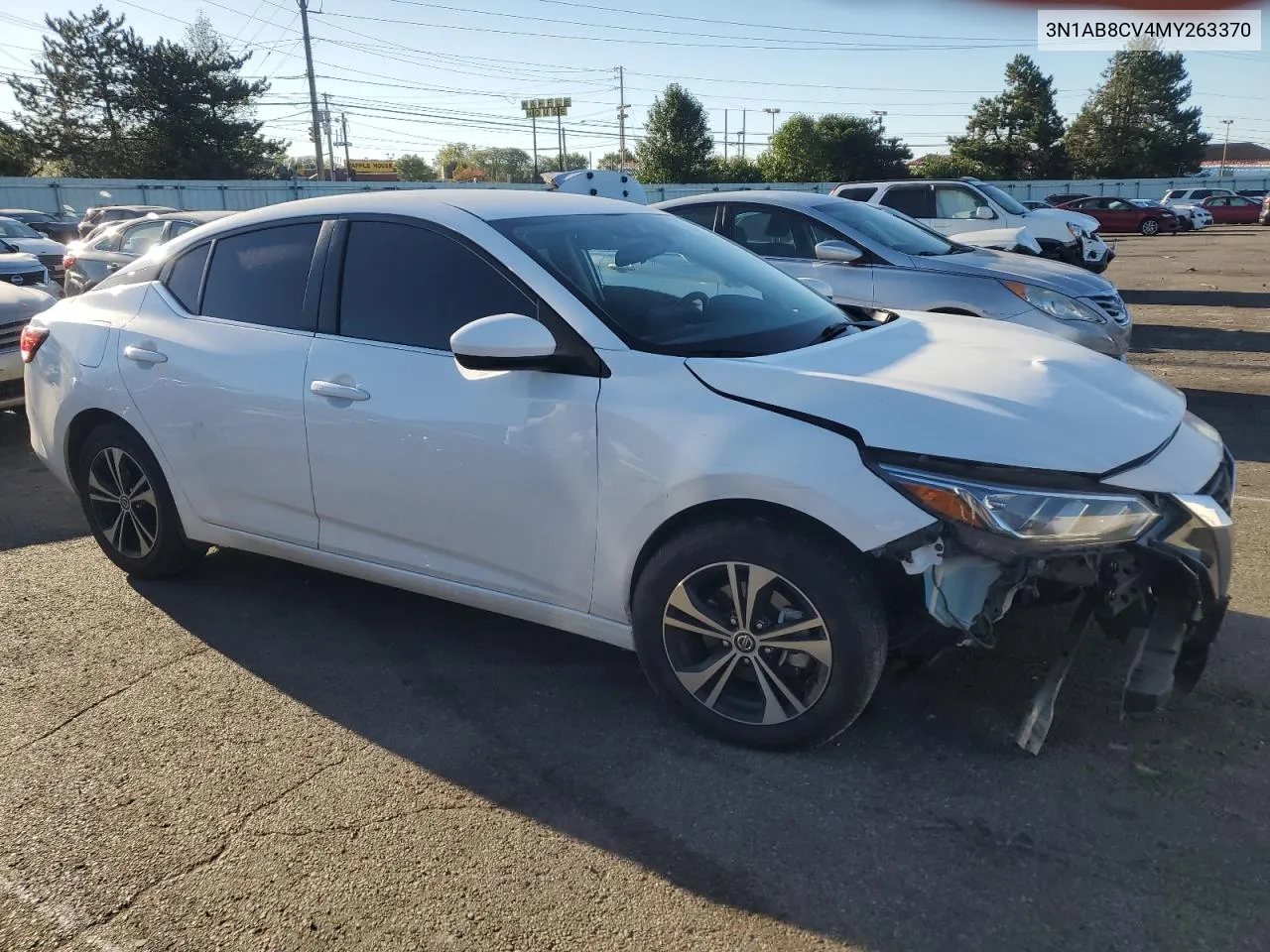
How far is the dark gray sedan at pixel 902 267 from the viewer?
296 inches

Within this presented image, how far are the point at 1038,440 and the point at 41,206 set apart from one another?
3840 cm

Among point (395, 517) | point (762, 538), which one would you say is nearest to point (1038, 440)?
point (762, 538)

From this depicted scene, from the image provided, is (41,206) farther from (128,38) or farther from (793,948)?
(793,948)

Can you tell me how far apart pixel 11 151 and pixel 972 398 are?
65.0m

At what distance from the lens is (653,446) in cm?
313

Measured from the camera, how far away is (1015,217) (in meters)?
15.6

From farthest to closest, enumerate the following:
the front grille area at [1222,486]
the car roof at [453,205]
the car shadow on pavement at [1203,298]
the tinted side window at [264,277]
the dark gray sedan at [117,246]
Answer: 1. the car shadow on pavement at [1203,298]
2. the dark gray sedan at [117,246]
3. the tinted side window at [264,277]
4. the car roof at [453,205]
5. the front grille area at [1222,486]

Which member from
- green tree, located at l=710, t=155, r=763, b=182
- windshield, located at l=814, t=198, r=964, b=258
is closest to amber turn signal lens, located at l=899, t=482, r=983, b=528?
windshield, located at l=814, t=198, r=964, b=258

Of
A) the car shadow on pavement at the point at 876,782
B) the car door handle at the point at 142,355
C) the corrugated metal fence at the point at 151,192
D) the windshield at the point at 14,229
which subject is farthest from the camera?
the corrugated metal fence at the point at 151,192

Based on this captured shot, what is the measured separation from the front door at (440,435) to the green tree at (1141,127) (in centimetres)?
7738

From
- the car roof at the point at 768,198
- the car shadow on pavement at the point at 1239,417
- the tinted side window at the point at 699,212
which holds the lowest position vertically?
the car shadow on pavement at the point at 1239,417

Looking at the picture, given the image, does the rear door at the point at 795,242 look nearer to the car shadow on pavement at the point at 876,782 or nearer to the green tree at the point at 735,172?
the car shadow on pavement at the point at 876,782

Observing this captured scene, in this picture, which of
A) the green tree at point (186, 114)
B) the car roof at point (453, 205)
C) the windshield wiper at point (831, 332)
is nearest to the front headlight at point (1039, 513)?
the windshield wiper at point (831, 332)

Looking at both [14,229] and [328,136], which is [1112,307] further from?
[328,136]
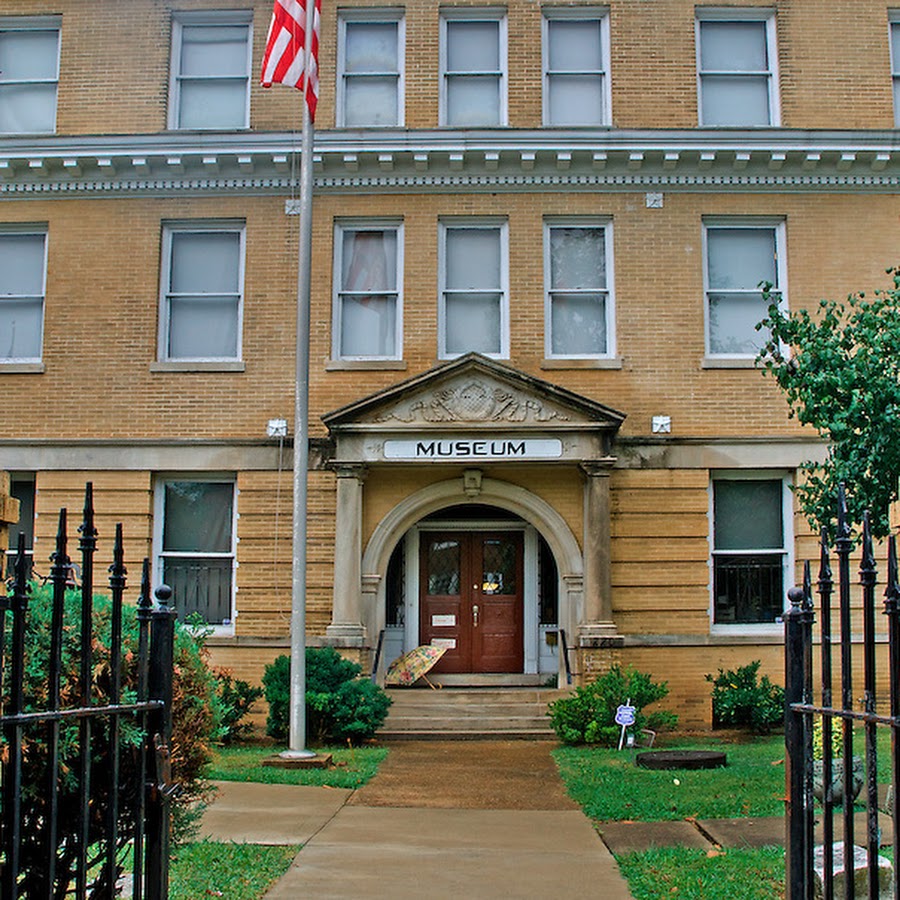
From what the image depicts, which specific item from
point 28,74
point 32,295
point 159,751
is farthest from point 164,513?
point 159,751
═══
_Task description_.
Pictures are to be left out; all else in the entries above is to be quoted exactly.

_Solution to this exercise_.
How far is the dark gray sedan at pixel 902 267 from the viewer?
296 inches

Within this presented image, how far are the point at 1038,440 and the point at 41,206 set apart from one another?
3840 cm

Among point (395, 517) | point (762, 538), which one would you say is nearest to point (1038, 440)?
point (762, 538)

From this depicted scene, from the image provided, is (41,206) farther from (128,38) or farther from (793,948)?
(793,948)

Can you tell me how far apart pixel 11 151 and pixel 972 398 are?
65.0m

At what distance from the lens is (653,446) in cm?
313

Measured from the camera, how far away is (1015,217) (in meters)?
15.6

From farthest to closest, enumerate the following:
the front grille area at [1222,486]
the car roof at [453,205]
the car shadow on pavement at [1203,298]
the tinted side window at [264,277]
the dark gray sedan at [117,246]
Answer: 1. the car shadow on pavement at [1203,298]
2. the dark gray sedan at [117,246]
3. the tinted side window at [264,277]
4. the car roof at [453,205]
5. the front grille area at [1222,486]

Which member from
- green tree, located at l=710, t=155, r=763, b=182
- windshield, located at l=814, t=198, r=964, b=258
is closest to amber turn signal lens, located at l=899, t=482, r=983, b=528?
windshield, located at l=814, t=198, r=964, b=258

Of
A) the car shadow on pavement at the point at 876,782
B) the car door handle at the point at 142,355
C) the corrugated metal fence at the point at 151,192
D) the windshield at the point at 14,229
which subject is farthest from the camera?
the corrugated metal fence at the point at 151,192

Based on this captured shot, what is the measured separation from the front door at (440,435) to the green tree at (1141,127) (in centimetres)?
7738

From
- the car roof at the point at 768,198
- the car shadow on pavement at the point at 1239,417
- the tinted side window at the point at 699,212
which holds the lowest position vertically?
the car shadow on pavement at the point at 1239,417

Looking at the picture, given the image, does the rear door at the point at 795,242 look nearer to the car shadow on pavement at the point at 876,782 or nearer to the green tree at the point at 735,172?
the car shadow on pavement at the point at 876,782

Observing this captured scene, in this picture, which of
A) the green tree at point (186, 114)
B) the car roof at point (453, 205)
C) the windshield wiper at point (831, 332)
is nearest to the front headlight at point (1039, 513)?
the windshield wiper at point (831, 332)

Looking at both [14,229] and [328,136], which is [1112,307] further from?
[328,136]
From what the image depicts, which specific item from
point 28,74
point 32,295
point 159,751
is farthest from point 164,513?
point 159,751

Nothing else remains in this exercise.